*** Begin section ***
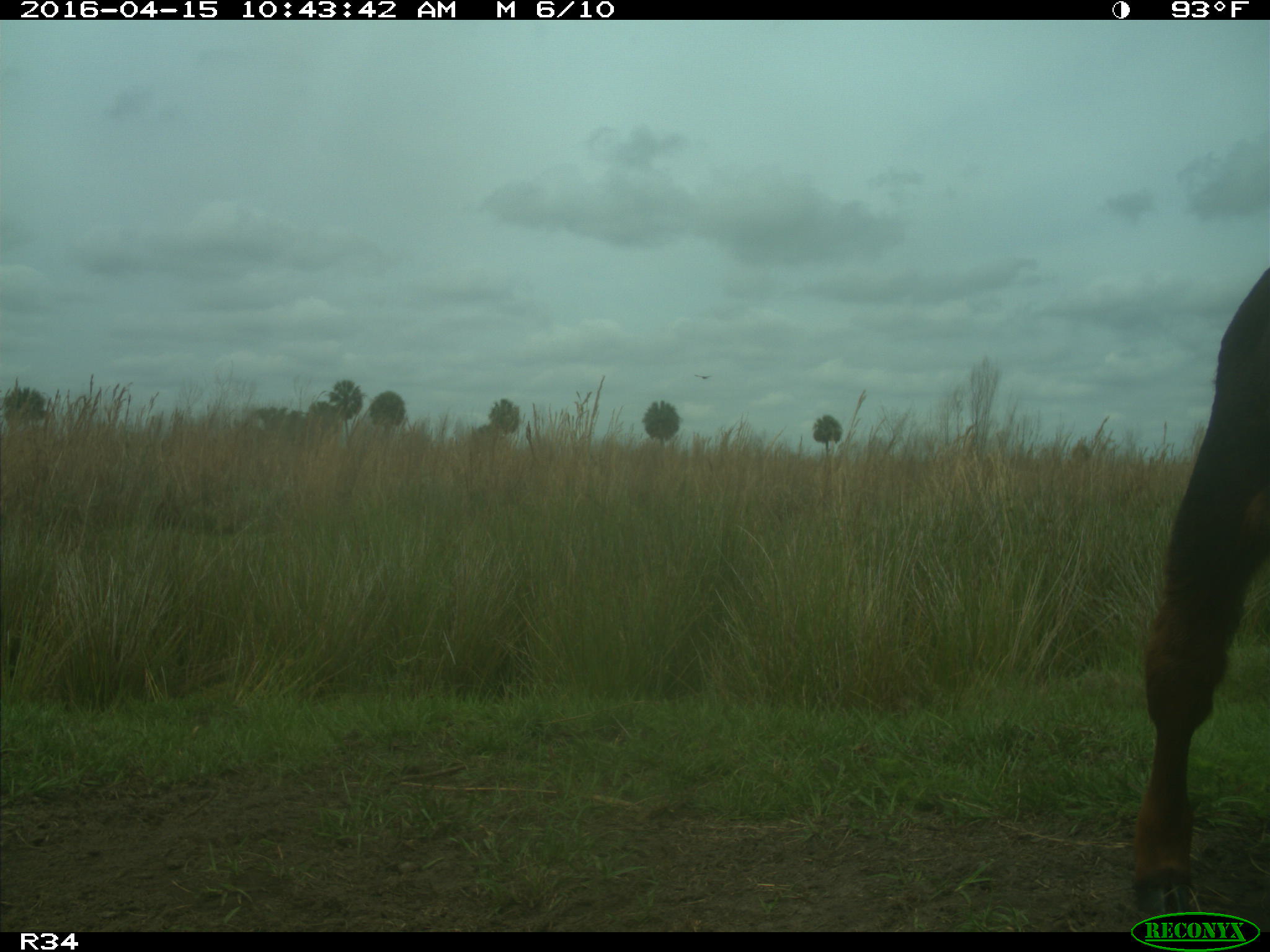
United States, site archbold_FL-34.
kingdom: Animalia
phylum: Chordata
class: Mammalia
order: Artiodactyla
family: Bovidae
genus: Bos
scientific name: Bos taurus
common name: domestic cow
Bos taurus (domestic cow).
*** End section ***
What you will do:
For this exercise, return the material word for word and drop each image.

Response for this exercise:
United States, site archbold_FL-34.
kingdom: Animalia
phylum: Chordata
class: Mammalia
order: Artiodactyla
family: Bovidae
genus: Bos
scientific name: Bos taurus
common name: domestic cow
Bos taurus (domestic cow).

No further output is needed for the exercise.